--- Aangeleverde tekst ---
»»

Het voorbije joodse dordrecht
Oud-Dordtse Mathilda Wolff: een
onopvallende belastingambtenaar
Tijdens haar korte Dordtse periode (in de jaren 1920-1921; 9 maanden) woonde Mathilda |
Mathilda Carolina Wolff zal in Dordrecht geen blijvende indruk hebben achtergelaten. Daarvoor woonde ze te kort in de stad: slechts 9,5 maand – en dat ook nog eens honderd jaar geleden, in de jaren twintig.
Maar niettegenstaande dat bescheiden verblijf, feit is en blijft dat Mathilda een tijdje officieel een Dordtse is geweest. Dat is ook de reden waarom zij op deze website wordt gesignaleerd en in de herinnering gebracht: Mathilda was joods en zij is vermoord in Auschwitz, in november 1942.
Maar zij niet alleen. Mathilda had twee broers, Eliazar Joseph en Jozef. Ook zij zijn vernietigd in Auschwitz, beiden in de maand september van 1942.
Mathilda, die ongetrouwd is gebleven en van wie geen portret is gevonden, heeft in archieven verbazend weinig sporen achtergelaten. Kennelijk leidde ze een onopmerkzaam leven. Ze werkte bij de Belastingdienst, zoveel staat vast. De terugblik op haar vroegtijdig afgebroken leven is dan ook kort.
De persoonskaart van Mathilda uit het Dordtse archief, voor- en achterzijde. Zij werkte als klerk bij de belastingsdienst. |
Pruisisch
Benjamin Wolff is geboren in Rotterdam, op 8 juni 1862, en hij trouwde ook in die stad: op 5 mei 1886 als 23-jarige. Zijn bruid was de wat oudere, want 28-jarige Duitse Agatha Gidion, een dochter van Joseph Gidion en Carolina Dahl. Zij is op 1 juli 1857 geboren in de Pruisische stad die zowel Neuwied als Neuwitz werd genoemd. Benjamin was werkman van beroep.
Drie kinderen kreeg het echtpaar, zij het niet in Rotterdam, maar in Den Haag. Rotterdam was klaarblijkelijk alweer verlaten. Als eerste baby verscheen Eliazar Joseph, op 24 mei 1890. Daarna kwam op 14 september 1891 Jozef en ten slotte beviel Agatha van een dochter, Mathilda Carolina, op 7 september 1895. Drie jaar na de bevalling is moeder Agatha al overleden, op 9 september 1898, in Den Haag. Zij is 40 jaar oud geworden.
Benjamin, de weduwnaar, is niet lang na het overlijden van Agatha hertrouwd, op 23 februari 1900 in Oss. Hij was inmiddels 39, zijn tweede vrouw 38. Zij is Carolina Wolf (met 1 enkele f), afkomstig uit het Limburgse Blerick, en daar geboren op 8 maart 1861. Drie decennia later zijn Benjamin en Carolina overleden: zij als eerste op 6 januari 1931 (69), hij later op 2 september 1937 (65).

««

--- Fragment uit dataset ---
»»

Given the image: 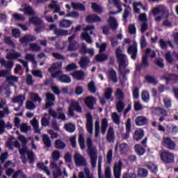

««

--- Te doen ---
a: Druk uit de tekst over Mathilda Wolff het stuk af tussen "Maar niettegenstaande dat" en "september van 1942.", beide inbegrepen.
b: Noem alsjeblieft alle kinderen van Benjamin Wolff en Agatha Gidion uit de tekst over Mathilda Wolff, elk met de geboortedatum.

--- Antwoorden ---
a:
Maar niettegenstaande dat bescheiden verblijf, feit is en blijft dat Mathilda een tijdje officieel een Dordtse is geweest. Dat is ook de reden waarom zij op deze website wordt gesignaleerd en in de herinnering gebracht: Mathilda was joods en zij is vermoord in Auschwitz, in november 1942.
Maar zij niet alleen. Mathilda had twee broers, Eliazar Joseph en Jozef. Ook zij zijn vernietigd in Auschwitz, beiden in de maand september van 1942.

b:
Eliazar Joseph, 24 mei 1890
Jozef, 14 september 1891
Mathilda Carolina, 7 september 1895